Transcribe the result of group analysis (RNA-Seq) and qPCR result's correlation analysis, relate generally to the account form of expression amount RPKM in the RNA-Seq standard analysis (Reads Per Kb per Million reads), specifically: the algorithm of expression amount RPKM in the RNA-Seq standard analysis is (referring to Mapping and quantifying mammalian transcriptomes by RNA-Seq, Ali Mortazavi et al., 30May 2008, Nature Methods|Advance Online Publication) as follows:
Wherein, RPKM (A) is the expression amount about gene A, and C is unique reads number of comparing gene A, and N is unique genomic total reads number of comparing, and L is the base number of gene A coding region.
Fig. 3 shows result that the RNA-Seq of the present invention's two samples analyzes and qPCR result's correlation analysis result's synoptic diagram.As a rule, as the RNA-Seq data throughput is 3Mreads, can get 3M reads at random and carry out the DGE analysis of accuracy as a result from the sample sequencing data, the described mode of choosing at random can be that the reads that all order-checkings obtain is upset fully, therefrom takes out the reads of 3M more arbitrarily.Fig. 3 (a) shows the result and qPCR result's analytical results synoptic diagram that the RNA-Seq of sample UHRR analyzes, and Fig. 3 (b) shows the result of RNA-Seq analysis of sample HBRR and qPCR result's analytical results synoptic diagram; Wherein the result of the RNA-Seq of sample UHRR analysis and qPCR result's relation conefficient are about 0.91, result that the RNA-Seq of sample HBRR analyzes and qPCR result's relation conefficient are about 0.86 (wherein UHRR and HBRR sample can detected gene number all be 872, and UHRR and the HBRR sample detected gene number of energy in qPCR all is 851) in RNA-Seq analyzes.In addition, need to prove: from sample UHRR and HBRR, extract 3M reads and carry out RNA-Seq and qPCR correlation analysis, identical with the relation conefficient of RNA-Seq that calculates with all data and qPCR, all be respectively 0.91 and 0.86.This shows that for the data volume of gene sequencing, a few nothing influences of its quantitative analysis to RNA-Seq influence in other words is very little.
Among the embodiment of the quality control method of the RNA order-checking about genetic expression provided by the invention, before the order-checking fragment that sequencing technologies is obtained is carried out DGE and RNA-Seq analytical procedure respectively, the result of digital gene expression spectrum analysis and the result that transcribes group analysis are removed joint sequence respectively; Further, also can go the processing of inferior quality sequence again to the result who removes joint sequence, thus obtain can be used in label data (clean tag) to carry out subsequent analysis.

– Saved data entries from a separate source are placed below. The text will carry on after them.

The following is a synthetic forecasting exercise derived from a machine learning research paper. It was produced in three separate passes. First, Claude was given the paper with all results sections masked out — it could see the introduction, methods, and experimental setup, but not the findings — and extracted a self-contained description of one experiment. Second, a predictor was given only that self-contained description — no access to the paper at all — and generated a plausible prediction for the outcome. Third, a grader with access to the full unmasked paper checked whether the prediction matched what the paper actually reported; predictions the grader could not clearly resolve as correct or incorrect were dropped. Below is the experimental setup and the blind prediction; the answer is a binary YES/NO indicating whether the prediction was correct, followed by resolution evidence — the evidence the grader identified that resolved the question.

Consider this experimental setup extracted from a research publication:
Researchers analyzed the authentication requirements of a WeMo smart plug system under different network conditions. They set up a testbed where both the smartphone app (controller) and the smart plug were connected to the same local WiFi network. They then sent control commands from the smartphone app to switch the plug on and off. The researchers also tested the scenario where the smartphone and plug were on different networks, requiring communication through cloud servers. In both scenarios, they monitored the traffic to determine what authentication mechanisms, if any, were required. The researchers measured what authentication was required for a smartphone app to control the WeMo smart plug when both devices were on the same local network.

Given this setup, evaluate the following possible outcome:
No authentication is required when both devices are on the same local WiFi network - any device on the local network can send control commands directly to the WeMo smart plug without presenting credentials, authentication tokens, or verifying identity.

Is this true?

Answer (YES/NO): YES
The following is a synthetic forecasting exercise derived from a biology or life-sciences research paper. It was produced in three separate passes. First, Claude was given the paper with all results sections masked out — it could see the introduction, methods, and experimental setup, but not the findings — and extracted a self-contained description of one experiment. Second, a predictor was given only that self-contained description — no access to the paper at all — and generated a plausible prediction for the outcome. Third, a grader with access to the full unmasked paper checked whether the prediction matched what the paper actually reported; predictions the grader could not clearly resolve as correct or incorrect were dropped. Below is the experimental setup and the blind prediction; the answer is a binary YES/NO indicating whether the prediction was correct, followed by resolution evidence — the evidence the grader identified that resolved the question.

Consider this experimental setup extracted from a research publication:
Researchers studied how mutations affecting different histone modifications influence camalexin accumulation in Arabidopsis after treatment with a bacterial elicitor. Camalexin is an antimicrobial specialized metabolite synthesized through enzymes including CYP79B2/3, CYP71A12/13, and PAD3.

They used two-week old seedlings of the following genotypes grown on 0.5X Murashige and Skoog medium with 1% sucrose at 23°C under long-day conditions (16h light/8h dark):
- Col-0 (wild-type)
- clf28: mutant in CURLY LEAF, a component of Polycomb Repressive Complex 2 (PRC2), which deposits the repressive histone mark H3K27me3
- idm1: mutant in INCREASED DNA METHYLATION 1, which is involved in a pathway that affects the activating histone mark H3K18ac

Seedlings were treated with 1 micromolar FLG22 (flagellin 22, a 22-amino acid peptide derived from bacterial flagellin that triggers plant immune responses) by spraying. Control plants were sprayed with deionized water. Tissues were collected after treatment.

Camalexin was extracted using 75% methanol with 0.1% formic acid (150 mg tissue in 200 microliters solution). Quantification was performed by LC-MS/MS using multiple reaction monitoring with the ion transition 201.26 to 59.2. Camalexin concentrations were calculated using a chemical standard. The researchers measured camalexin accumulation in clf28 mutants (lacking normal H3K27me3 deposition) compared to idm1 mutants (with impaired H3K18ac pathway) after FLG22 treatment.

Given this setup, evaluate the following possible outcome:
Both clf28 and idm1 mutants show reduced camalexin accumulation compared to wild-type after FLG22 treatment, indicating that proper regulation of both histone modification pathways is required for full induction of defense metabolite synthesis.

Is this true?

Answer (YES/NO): NO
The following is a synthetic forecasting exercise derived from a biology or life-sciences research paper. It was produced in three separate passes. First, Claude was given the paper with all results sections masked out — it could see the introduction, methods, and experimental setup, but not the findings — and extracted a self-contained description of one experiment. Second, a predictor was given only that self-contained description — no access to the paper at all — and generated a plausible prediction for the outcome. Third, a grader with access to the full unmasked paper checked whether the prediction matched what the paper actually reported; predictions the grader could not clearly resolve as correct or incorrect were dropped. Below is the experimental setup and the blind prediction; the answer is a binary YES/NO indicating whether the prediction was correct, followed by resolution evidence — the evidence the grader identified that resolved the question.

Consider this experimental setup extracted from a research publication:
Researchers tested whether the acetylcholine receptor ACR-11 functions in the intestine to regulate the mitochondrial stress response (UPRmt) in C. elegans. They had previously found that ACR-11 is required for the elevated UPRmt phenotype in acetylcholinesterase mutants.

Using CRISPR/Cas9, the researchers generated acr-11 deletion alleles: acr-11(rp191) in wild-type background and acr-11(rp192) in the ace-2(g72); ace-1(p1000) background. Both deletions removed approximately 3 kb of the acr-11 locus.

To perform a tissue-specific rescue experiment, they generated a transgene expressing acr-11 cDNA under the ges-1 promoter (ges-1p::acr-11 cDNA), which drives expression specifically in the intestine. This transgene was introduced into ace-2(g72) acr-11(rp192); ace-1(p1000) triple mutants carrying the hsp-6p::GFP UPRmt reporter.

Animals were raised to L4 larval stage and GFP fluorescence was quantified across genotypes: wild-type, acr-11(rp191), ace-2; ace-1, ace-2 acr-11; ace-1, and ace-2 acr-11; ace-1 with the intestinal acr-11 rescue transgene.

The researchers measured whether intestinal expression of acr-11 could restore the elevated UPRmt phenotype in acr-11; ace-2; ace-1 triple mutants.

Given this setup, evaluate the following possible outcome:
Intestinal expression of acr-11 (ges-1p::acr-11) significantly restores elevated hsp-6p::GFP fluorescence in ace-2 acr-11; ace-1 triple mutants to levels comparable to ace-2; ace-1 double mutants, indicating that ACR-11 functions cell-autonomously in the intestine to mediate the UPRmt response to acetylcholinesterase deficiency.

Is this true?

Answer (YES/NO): YES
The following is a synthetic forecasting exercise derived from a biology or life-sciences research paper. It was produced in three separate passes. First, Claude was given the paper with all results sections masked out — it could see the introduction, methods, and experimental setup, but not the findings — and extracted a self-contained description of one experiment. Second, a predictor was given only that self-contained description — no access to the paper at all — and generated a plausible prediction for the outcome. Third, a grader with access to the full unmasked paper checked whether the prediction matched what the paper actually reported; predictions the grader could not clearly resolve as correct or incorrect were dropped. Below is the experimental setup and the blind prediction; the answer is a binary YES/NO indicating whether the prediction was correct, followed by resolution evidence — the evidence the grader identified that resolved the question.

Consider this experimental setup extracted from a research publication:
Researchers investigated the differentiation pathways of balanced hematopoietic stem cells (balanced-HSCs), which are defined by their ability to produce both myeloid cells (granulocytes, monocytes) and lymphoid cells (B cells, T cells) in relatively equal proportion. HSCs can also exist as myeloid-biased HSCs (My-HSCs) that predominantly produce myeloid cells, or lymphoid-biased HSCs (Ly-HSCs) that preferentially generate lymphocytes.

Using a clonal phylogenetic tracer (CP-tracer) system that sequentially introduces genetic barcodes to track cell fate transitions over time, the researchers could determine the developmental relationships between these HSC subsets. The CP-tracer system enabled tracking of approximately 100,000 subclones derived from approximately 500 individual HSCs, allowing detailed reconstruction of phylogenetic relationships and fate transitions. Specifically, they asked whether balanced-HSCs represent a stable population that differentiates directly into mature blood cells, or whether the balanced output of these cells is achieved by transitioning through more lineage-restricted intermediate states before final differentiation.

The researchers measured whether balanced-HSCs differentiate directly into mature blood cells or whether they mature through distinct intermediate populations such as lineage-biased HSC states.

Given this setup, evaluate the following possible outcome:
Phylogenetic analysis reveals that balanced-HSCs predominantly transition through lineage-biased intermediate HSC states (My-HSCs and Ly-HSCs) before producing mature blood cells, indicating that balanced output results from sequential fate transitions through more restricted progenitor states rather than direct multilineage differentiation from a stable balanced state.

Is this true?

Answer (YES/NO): YES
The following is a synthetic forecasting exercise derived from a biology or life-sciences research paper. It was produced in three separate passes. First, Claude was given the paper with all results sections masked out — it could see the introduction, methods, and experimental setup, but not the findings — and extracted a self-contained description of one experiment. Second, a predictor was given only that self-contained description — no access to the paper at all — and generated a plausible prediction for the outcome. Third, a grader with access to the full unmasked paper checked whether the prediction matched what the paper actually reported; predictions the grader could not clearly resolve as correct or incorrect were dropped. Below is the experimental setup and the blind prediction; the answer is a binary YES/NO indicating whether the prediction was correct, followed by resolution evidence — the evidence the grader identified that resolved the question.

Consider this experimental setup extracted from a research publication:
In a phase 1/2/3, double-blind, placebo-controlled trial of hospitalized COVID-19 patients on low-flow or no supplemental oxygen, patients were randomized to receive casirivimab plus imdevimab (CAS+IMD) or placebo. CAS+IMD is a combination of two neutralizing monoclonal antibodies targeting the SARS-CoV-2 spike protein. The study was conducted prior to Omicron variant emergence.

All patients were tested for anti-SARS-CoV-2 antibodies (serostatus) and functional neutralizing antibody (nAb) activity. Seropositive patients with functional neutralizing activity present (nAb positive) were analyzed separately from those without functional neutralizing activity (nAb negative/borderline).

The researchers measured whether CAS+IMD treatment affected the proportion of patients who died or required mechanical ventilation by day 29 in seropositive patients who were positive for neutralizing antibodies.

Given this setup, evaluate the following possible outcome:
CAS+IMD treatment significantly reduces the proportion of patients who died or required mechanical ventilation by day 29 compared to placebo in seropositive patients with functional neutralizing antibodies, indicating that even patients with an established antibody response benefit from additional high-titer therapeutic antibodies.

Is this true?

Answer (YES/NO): NO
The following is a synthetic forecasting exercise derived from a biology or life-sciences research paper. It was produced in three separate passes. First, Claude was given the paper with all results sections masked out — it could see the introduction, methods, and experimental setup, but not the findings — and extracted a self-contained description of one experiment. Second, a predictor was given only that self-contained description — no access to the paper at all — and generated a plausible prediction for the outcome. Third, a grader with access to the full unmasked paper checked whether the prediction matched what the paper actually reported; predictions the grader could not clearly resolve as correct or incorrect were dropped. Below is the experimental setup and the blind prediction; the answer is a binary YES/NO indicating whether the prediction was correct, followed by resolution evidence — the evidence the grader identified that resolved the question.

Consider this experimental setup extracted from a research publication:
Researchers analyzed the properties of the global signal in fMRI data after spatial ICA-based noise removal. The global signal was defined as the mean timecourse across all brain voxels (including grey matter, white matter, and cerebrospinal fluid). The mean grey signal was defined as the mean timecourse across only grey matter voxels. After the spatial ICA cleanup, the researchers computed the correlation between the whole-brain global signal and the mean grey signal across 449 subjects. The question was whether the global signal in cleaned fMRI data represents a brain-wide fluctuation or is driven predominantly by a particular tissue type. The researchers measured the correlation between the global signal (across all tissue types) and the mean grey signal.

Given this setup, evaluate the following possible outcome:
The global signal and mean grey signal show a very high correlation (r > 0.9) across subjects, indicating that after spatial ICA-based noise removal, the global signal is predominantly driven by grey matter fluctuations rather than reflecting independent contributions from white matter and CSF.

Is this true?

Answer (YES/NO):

Among the embodiment of the quality control method of the RNA order-checking about genetic expression provided by the invention, by high throughput sequencing technologies the genetic expression of sample fragment is repeatedly checked order, and the data of repeatedly order-checking are averaged to obtain the result of real-time quantitative gene amplification fluoroscopic examination.For example, the qPCR data of UHRR and HBRR sample are from GEO (high-throughput genetic expression, Gene Expression Omnibus) upward downloads, its download path specifically: http://www.ncbi.nlm.nih.gov/geo/query/acc.cgi? acc=GSE5350, wherein the accession number of UHRR is GSM129638, and open day is on September 8th, 2006; The accession number of HBRR is GSM129645, and open day is on September 8th, 2006.To repeatedly check order the respectively parallel laboratory test of (as 4 times) of UHRR and HBRR sample, and to these 4 parallel laboratory tests about the results averaged of gene number and gene expression amount with as the qPCR quantitative result.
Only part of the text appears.